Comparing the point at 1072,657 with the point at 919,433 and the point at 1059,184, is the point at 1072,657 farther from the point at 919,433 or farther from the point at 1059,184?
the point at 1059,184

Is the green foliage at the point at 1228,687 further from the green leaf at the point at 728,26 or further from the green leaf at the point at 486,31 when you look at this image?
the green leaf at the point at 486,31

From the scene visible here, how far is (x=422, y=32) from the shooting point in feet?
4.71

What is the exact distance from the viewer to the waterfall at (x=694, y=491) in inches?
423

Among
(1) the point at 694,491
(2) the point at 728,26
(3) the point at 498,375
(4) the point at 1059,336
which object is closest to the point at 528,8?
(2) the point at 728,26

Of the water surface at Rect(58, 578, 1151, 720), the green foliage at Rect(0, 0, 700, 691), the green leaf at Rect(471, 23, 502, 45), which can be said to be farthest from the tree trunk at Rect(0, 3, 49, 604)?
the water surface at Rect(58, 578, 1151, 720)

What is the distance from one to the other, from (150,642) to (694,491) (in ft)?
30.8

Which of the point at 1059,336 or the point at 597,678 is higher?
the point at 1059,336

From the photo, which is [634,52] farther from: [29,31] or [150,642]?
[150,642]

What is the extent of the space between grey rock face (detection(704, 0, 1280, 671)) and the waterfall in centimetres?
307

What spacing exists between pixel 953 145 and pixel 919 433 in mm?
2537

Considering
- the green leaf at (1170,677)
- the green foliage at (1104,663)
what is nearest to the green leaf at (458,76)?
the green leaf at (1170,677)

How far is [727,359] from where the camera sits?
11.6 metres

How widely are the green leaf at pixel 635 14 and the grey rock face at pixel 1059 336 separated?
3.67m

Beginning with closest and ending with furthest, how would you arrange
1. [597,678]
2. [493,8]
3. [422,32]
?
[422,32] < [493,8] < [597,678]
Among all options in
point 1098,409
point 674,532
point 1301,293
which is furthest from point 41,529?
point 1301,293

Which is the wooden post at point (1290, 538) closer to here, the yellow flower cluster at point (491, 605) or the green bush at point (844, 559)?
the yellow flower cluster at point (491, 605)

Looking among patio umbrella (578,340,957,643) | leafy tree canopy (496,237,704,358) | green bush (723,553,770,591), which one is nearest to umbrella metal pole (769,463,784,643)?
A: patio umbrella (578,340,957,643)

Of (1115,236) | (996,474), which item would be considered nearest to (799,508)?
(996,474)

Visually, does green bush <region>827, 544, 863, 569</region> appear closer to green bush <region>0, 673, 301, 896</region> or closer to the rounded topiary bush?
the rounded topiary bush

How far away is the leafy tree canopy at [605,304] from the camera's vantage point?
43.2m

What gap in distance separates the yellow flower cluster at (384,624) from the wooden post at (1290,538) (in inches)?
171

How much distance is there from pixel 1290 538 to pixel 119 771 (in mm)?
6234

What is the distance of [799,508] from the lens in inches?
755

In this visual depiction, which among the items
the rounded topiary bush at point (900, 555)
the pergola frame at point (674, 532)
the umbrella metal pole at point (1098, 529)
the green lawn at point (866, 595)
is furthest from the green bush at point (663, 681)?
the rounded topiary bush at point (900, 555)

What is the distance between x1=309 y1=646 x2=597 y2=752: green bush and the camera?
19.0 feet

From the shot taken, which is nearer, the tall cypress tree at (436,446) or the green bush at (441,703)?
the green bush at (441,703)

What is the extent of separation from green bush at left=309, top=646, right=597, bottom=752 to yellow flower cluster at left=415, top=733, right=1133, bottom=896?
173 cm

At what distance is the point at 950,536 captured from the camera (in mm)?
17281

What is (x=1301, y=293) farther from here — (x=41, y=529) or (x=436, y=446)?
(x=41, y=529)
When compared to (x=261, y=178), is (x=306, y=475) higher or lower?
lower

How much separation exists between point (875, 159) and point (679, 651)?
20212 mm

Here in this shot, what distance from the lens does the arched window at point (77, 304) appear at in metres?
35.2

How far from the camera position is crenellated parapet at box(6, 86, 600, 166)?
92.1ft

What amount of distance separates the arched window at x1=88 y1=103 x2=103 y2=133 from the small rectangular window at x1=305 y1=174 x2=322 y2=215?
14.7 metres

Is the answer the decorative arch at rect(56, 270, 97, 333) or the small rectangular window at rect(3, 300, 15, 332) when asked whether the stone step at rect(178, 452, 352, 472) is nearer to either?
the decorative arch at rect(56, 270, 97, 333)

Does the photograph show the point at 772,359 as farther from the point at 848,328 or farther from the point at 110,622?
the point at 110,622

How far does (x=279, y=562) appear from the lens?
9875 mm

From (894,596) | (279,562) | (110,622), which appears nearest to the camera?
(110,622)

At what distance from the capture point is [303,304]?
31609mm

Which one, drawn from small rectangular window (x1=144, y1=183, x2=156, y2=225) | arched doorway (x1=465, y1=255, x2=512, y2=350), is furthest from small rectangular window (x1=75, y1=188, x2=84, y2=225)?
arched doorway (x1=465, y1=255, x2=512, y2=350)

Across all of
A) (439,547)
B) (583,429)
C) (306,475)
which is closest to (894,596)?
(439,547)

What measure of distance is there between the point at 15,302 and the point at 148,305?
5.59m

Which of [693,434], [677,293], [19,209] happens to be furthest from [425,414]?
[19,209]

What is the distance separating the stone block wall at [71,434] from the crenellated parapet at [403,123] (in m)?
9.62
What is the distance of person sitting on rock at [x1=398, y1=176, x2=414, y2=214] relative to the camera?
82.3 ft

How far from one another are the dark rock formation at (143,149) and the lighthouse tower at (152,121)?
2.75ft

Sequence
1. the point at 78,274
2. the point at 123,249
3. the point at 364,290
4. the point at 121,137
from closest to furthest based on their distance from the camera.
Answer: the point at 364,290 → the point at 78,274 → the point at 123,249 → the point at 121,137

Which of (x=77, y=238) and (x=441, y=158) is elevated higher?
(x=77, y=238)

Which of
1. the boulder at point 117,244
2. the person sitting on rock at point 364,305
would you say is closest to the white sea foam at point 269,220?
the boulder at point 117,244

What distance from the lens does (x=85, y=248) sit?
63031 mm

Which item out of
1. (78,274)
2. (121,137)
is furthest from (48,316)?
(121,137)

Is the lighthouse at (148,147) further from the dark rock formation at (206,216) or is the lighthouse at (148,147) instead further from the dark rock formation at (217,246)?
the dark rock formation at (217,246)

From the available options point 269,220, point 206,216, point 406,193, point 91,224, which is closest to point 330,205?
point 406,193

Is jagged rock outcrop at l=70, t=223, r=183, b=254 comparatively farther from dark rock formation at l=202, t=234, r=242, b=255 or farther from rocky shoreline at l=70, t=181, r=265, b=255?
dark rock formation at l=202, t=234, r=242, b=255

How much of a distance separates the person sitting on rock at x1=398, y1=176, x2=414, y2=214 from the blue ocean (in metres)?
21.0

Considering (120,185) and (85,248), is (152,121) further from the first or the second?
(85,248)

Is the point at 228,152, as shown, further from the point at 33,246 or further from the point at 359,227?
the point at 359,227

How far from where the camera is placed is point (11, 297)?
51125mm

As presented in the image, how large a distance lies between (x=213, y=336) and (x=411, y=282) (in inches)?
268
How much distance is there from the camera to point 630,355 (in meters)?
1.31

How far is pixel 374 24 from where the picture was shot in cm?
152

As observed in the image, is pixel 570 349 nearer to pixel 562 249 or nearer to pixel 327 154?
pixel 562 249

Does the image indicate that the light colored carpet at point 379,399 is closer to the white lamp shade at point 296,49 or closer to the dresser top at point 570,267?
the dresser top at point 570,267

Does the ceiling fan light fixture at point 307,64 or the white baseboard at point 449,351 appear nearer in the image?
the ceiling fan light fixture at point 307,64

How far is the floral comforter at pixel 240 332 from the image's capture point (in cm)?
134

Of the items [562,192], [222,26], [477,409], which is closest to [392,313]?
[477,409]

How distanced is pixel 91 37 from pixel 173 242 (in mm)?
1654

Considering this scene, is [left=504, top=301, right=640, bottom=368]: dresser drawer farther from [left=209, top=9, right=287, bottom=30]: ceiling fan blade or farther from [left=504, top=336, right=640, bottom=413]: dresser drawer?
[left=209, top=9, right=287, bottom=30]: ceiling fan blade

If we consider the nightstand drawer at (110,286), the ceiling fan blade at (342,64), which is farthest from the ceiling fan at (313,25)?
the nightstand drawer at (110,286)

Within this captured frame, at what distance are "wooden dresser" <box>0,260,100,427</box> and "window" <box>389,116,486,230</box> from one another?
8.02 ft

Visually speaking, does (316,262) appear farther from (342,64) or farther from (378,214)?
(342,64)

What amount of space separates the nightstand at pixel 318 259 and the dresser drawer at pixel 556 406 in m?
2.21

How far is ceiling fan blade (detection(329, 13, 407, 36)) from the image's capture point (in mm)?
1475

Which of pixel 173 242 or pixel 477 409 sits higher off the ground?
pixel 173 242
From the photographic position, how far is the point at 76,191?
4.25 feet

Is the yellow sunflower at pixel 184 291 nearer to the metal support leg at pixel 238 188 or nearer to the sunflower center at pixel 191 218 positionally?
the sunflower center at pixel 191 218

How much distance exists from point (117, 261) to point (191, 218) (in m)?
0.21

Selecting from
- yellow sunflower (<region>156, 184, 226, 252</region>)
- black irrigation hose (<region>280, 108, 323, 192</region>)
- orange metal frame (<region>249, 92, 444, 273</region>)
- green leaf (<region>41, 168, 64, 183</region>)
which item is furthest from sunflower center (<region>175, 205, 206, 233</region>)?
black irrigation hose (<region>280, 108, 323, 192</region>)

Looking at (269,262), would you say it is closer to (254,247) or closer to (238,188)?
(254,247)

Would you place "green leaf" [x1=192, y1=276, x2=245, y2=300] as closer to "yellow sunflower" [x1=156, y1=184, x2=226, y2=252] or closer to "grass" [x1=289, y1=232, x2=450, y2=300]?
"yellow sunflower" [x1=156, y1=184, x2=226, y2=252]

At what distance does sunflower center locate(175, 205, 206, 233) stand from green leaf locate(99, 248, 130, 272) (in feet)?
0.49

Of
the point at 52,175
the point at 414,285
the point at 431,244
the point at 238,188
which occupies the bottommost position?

Aim:
Render the lines of the listing from the line containing "Which of the" up to and including the line containing "[422,32] < [493,8] < [597,678]" as a Markdown table with the columns No. and Text. Omit blank lines, and give each remaining line a row number.

Solution for this problem:
| No. | Text |
|---|---|
| 1 | Which of the point at 1059,336 or the point at 597,678 is higher? |
| 2 | the point at 1059,336 |
| 3 | From the photo, which is [634,52] farther from: [29,31] or [150,642]? |
| 4 | [150,642] |
| 5 | What is the extent of the space between grey rock face (detection(704, 0, 1280, 671)) and the waterfall in centimetres? |
| 6 | 307 |
| 7 | What spacing exists between pixel 953 145 and pixel 919 433 in mm? |
| 8 | 2537 |
| 9 | Considering |
| 10 | - the green leaf at (1170,677) |
| 11 | - the green foliage at (1104,663) |
| 12 | what is nearest to the green leaf at (458,76)? |
| 13 | the green leaf at (1170,677) |
| 14 | How far is [727,359] from where the camera sits? |
| 15 | 11.6 metres |
| 16 | How widely are the green leaf at pixel 635 14 and the grey rock face at pixel 1059 336 separated? |
| 17 | 3.67m |
| 18 | Beginning with closest and ending with furthest, how would you arrange |
| 19 | 1. [597,678] |
| 20 | 2. [493,8] |
| 21 | 3. [422,32] |
| 22 | ? |
| 23 | [422,32] < [493,8] < [597,678] |